**REQUEST:** Count the lines in the material below that contain the string "picture", treating uppercase and lowercase as different. Give only the number.

**RECORD LIST:**

####################

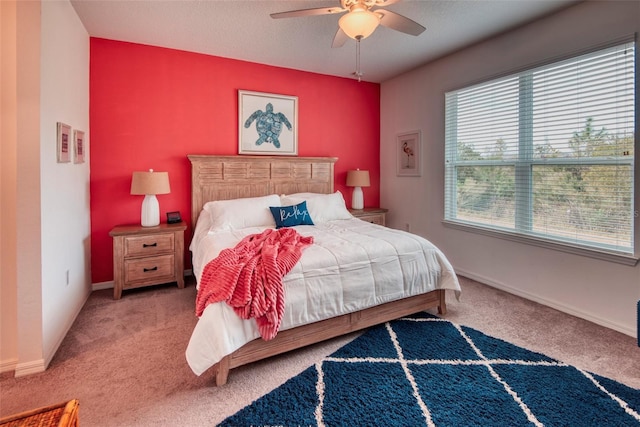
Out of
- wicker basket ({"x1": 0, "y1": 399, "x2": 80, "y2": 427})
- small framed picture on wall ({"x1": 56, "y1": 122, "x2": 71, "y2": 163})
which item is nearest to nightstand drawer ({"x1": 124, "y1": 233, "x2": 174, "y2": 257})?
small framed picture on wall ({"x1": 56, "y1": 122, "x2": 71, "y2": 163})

####################

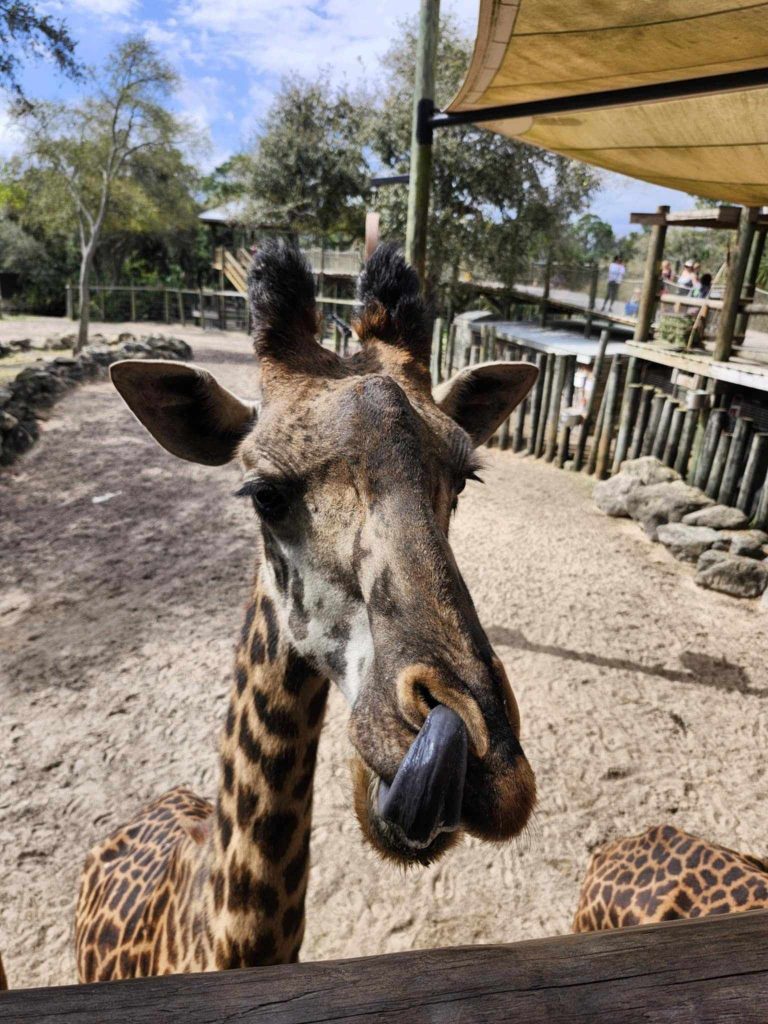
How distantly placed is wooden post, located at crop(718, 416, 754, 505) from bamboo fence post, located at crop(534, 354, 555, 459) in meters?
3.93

####################

**ANSWER TO THE TASK:** 2